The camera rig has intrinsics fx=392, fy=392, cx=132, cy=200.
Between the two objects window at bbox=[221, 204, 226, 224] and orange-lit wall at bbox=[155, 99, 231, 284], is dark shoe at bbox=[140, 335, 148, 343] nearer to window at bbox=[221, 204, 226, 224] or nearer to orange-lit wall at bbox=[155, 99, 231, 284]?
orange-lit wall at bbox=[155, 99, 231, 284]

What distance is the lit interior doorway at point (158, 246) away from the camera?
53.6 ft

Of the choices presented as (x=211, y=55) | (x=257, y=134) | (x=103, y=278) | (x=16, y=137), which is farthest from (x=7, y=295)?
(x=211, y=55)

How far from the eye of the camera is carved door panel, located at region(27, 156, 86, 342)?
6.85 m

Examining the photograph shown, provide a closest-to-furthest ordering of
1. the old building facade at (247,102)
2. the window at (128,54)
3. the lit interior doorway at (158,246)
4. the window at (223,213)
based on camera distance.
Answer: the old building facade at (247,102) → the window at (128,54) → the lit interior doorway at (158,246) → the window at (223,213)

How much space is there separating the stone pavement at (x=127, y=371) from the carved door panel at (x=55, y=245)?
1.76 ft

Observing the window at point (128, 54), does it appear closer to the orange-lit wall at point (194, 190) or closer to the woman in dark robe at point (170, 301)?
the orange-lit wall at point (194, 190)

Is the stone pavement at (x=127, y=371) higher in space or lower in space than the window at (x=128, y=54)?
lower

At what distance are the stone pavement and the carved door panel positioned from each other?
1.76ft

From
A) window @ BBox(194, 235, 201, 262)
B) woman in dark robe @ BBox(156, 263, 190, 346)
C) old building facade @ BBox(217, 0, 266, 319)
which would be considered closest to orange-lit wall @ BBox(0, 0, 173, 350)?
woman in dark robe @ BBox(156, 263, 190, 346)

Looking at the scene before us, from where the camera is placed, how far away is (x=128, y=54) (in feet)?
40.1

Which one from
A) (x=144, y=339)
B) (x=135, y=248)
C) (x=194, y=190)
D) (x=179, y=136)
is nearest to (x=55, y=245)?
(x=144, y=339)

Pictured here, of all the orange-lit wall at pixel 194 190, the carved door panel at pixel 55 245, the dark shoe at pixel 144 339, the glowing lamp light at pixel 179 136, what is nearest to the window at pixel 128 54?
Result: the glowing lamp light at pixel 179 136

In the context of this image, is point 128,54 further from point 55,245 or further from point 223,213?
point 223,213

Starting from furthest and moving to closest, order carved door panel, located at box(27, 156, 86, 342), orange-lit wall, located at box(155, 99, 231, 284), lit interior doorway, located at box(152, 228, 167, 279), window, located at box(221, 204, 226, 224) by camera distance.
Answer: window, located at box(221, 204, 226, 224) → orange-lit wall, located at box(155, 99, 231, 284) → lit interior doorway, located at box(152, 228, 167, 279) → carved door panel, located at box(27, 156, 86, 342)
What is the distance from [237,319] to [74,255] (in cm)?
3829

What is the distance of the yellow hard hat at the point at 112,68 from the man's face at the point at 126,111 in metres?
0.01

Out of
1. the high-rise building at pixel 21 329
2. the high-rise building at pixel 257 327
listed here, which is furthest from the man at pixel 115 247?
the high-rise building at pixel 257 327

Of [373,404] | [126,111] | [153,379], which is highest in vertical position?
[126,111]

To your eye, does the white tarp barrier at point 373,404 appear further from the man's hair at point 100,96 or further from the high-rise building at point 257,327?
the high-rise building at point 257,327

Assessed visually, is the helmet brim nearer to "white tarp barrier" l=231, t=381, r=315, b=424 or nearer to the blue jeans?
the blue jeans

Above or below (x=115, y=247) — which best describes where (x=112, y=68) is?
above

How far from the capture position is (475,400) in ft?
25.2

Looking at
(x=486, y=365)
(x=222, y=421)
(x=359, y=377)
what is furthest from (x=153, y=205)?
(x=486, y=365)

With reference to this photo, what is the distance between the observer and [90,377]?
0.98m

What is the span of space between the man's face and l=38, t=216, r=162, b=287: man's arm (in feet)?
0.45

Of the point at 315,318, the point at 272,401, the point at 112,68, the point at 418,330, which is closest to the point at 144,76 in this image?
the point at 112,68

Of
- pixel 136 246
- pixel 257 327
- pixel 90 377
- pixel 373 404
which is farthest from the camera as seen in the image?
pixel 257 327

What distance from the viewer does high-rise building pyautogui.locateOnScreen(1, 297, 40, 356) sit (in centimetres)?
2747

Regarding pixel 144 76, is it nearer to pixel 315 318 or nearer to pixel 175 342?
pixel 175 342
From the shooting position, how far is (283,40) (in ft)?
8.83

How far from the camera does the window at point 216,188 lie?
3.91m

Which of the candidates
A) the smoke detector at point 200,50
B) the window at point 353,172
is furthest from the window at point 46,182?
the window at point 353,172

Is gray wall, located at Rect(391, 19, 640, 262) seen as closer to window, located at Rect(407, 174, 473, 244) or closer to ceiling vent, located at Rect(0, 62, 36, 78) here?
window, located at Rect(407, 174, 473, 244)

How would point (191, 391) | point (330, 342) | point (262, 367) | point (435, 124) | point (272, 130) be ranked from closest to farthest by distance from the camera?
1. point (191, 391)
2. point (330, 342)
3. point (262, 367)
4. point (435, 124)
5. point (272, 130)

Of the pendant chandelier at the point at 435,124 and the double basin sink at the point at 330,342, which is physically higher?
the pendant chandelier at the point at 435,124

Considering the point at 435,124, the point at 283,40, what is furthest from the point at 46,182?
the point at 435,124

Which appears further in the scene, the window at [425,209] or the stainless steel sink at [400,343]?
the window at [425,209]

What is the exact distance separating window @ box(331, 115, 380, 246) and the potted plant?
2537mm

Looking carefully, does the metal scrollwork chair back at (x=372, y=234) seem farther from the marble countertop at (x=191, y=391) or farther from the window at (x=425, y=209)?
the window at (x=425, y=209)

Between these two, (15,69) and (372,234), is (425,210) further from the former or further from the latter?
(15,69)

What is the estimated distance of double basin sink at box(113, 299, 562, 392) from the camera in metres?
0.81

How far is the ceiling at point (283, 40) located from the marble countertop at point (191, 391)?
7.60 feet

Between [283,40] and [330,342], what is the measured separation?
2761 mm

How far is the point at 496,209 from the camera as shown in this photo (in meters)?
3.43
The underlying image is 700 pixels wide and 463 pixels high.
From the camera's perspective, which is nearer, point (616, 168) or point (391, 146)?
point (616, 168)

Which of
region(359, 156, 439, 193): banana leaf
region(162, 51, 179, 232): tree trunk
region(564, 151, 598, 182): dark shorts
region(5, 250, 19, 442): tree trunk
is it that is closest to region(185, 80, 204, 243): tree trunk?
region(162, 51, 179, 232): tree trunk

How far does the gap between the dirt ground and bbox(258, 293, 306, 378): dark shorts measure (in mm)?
********************
Directions
Recast the stretch of the entries from the line containing "How far is the ceiling" through the end of the entries as a Markdown table with the columns Row and Line, numbering each line and leaving out blank lines.

Written response
| Row | Line |
|---|---|
| 1 | How far is the ceiling at point (283, 40) located from the marble countertop at point (191, 391)? |
| 2 | 7.60 feet |
| 3 | Between [283,40] and [330,342], what is the measured separation? |
| 4 | 2761 mm |
| 5 | How far is the point at 496,209 from the camera as shown in this photo (in meters)? |
| 6 | 3.43 |
| 7 | The underlying image is 700 pixels wide and 463 pixels high. |
| 8 | From the camera's perspective, which is nearer, point (616, 168) or point (391, 146)? |
| 9 | point (616, 168) |
| 10 | Which of |
| 11 | region(359, 156, 439, 193): banana leaf |
| 12 | region(162, 51, 179, 232): tree trunk |
| 13 | region(564, 151, 598, 182): dark shorts |
| 14 | region(5, 250, 19, 442): tree trunk |
| 15 | is it that is closest to region(185, 80, 204, 243): tree trunk? |
| 16 | region(162, 51, 179, 232): tree trunk |
| 17 | How far does the gap between the dirt ground and bbox(258, 293, 306, 378): dark shorts measure (in mm)? |